* Stated goal
Answer these questions about the winter riding text, one per line:
1. What does the writer add at -10°F with a 20 mph headwind to keep the fingers and thumbs warm?
2. Which spot on the torso and legs does the writer name as the exception that does get cold in windy conditions?
3. What comes next after air temp in the writer's priorities for dressing for daily winter rides?

··· Reading text

Drop the temp further, say -10°f. I can usually make my daily commute in these temps using my standard layering of mittens. Throw in a 20 mph headwind at these temps, and now we have to add chemical warmers to keep my fingers and thumbs from losing too much heat before my commute is finished. I would not necessarily want these adjustments without the wind, however, as it would be too easy to start sweating when my hands get too warm, and sweaty mittens can be a recipe for severe discomfort.
I will agree that for some, a windbreaker can solve issues on the torso and legs in windy conditions (although in my experience, this area never gets all that cold anyway, even in windy conditions - with the exception of the crotch), but the extremities will still need to be addressed accordingly to compensate for wind at lower temps.
We need to dress for our unique body needs.

That said, wind is a very low priority when dressing for my daily winter rides. After air temp, it's sky conditions that are the next priority, sun versus cloudy or night. Snow plays a role too, but that's more an issue of how "fast" I can get where I'm going ... Unless temps are near freezing and I could end up getting wet. The wind, like snow, slows me down and taking longer to get where I'm going, but no real change in my clothing.

······
··· Material provided

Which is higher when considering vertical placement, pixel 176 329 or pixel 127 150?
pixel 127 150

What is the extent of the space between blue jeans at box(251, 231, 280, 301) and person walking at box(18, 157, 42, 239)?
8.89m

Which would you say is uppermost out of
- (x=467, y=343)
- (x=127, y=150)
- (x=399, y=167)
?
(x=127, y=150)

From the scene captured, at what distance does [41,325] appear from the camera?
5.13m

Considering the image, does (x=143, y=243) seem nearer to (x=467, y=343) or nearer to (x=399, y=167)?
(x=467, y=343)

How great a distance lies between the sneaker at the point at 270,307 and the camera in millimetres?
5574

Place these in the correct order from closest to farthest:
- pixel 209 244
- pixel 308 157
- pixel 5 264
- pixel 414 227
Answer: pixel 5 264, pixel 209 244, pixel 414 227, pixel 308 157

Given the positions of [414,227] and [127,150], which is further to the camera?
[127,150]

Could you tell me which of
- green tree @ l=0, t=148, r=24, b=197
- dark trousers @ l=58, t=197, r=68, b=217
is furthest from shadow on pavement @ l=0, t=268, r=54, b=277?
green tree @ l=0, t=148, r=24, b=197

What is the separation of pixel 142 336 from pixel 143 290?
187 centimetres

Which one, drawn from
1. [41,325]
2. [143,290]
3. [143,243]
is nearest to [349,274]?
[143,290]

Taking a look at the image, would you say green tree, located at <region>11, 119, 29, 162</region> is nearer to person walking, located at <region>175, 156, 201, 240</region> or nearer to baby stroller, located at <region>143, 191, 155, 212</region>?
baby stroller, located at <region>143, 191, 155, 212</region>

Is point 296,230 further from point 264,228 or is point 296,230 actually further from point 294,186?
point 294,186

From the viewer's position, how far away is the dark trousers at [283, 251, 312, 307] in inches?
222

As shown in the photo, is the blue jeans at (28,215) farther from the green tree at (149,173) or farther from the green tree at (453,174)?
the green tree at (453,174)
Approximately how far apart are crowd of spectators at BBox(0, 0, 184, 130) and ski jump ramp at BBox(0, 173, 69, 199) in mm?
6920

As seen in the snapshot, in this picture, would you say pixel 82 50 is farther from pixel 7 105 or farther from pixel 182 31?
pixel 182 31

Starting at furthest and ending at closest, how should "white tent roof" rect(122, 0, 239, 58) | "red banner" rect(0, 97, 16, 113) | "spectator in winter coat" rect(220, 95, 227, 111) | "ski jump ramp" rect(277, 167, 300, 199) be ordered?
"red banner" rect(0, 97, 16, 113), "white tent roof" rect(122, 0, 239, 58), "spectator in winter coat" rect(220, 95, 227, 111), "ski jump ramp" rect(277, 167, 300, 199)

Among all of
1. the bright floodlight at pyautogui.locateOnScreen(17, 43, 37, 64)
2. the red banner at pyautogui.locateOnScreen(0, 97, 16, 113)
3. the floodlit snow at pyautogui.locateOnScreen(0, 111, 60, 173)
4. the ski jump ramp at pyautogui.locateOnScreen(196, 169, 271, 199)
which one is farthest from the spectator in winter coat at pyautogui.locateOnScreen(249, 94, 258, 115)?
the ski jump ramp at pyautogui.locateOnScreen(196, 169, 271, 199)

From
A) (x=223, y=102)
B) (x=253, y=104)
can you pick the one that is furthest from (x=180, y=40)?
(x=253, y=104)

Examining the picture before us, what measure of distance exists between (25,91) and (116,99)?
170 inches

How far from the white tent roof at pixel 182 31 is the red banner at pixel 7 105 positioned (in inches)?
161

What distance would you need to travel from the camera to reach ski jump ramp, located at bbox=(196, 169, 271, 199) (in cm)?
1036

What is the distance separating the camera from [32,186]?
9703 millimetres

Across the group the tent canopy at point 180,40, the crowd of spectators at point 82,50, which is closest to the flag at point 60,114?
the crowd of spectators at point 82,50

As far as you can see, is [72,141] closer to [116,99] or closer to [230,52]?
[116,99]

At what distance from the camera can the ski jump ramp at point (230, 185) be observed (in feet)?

······

* Answer to the problem
1. Chemical warmers.
2. The crotch.
3. Sky conditions: sun versus cloudy or night.